• **Task objective**
Give every line below again, exactly.

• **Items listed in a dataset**
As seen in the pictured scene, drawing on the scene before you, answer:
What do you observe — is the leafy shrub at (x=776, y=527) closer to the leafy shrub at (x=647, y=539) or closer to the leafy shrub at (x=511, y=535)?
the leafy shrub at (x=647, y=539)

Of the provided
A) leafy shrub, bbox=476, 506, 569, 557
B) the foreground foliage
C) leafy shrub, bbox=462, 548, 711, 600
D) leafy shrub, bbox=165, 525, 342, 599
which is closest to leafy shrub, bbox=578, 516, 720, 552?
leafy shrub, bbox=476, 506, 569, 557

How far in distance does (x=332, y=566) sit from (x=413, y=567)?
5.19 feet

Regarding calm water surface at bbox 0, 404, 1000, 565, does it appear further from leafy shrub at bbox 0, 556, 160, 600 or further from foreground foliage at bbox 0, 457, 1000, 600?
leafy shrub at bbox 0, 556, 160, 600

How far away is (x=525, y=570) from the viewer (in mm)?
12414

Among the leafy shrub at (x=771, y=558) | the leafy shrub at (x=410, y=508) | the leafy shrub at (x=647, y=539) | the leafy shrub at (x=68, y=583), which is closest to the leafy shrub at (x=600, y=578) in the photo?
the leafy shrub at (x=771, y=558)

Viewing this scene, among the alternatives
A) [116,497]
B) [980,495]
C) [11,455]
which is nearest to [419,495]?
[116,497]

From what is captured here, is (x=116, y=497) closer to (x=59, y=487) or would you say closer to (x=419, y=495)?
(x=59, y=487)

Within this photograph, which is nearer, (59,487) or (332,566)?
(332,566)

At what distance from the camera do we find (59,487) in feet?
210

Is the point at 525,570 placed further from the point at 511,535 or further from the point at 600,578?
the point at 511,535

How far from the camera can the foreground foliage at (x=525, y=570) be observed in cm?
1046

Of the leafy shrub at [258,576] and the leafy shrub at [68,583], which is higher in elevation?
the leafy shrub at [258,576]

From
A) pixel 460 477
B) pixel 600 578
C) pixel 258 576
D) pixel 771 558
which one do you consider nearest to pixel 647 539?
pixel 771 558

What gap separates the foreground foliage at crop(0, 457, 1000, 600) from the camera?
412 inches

• **Answer for this exercise**
As seen in the pictured scene, drawing on the scene before you, answer:
What do you observe — is the leafy shrub at (x=776, y=527) closer to the leafy shrub at (x=647, y=539) or closer to the leafy shrub at (x=511, y=535)?
the leafy shrub at (x=647, y=539)

Of the provided
A) leafy shrub, bbox=476, 506, 569, 557
B) the foreground foliage
C) leafy shrub, bbox=462, 548, 711, 600
D) leafy shrub, bbox=165, 525, 342, 599
which is closest to leafy shrub, bbox=578, 516, 720, 552?
leafy shrub, bbox=476, 506, 569, 557

How far in distance does (x=332, y=566) sit from (x=413, y=567)?
5.19 feet

Regarding calm water surface at bbox 0, 404, 1000, 565, does it appear further from leafy shrub at bbox 0, 556, 160, 600 or further from foreground foliage at bbox 0, 457, 1000, 600?
leafy shrub at bbox 0, 556, 160, 600

How far away is (x=525, y=570) from the viewer (in mm)?
12414

Among the leafy shrub at (x=771, y=558) | the leafy shrub at (x=410, y=508) | the leafy shrub at (x=647, y=539) | the leafy shrub at (x=68, y=583), which is closest to the leafy shrub at (x=600, y=578) in the photo?
the leafy shrub at (x=771, y=558)

Viewing this scene, among the alternatives
A) [116,497]
B) [980,495]
C) [11,455]
which is nearest to [419,495]?
[116,497]

From what is captured here, is (x=116, y=497) closer to (x=59, y=487) or would you say closer to (x=419, y=495)?
(x=59, y=487)

Within this photograph, which is nearer, (59,487) or (332,566)?
(332,566)

At what distance from the camera do we find (59,487) in feet?
210

Is the point at 525,570 placed further from the point at 511,535 or further from the point at 600,578?
the point at 511,535

How far from the camera can the foreground foliage at (x=525, y=570) be observed in cm?
1046

Of the leafy shrub at [258,576] and the leafy shrub at [68,583], which is higher in elevation?
the leafy shrub at [258,576]

From
A) pixel 460 477
B) pixel 600 578
C) pixel 258 576
D) pixel 771 558
which one do you consider nearest to pixel 647 539?
pixel 771 558

What gap separates the foreground foliage at crop(0, 457, 1000, 600) from the camera?
412 inches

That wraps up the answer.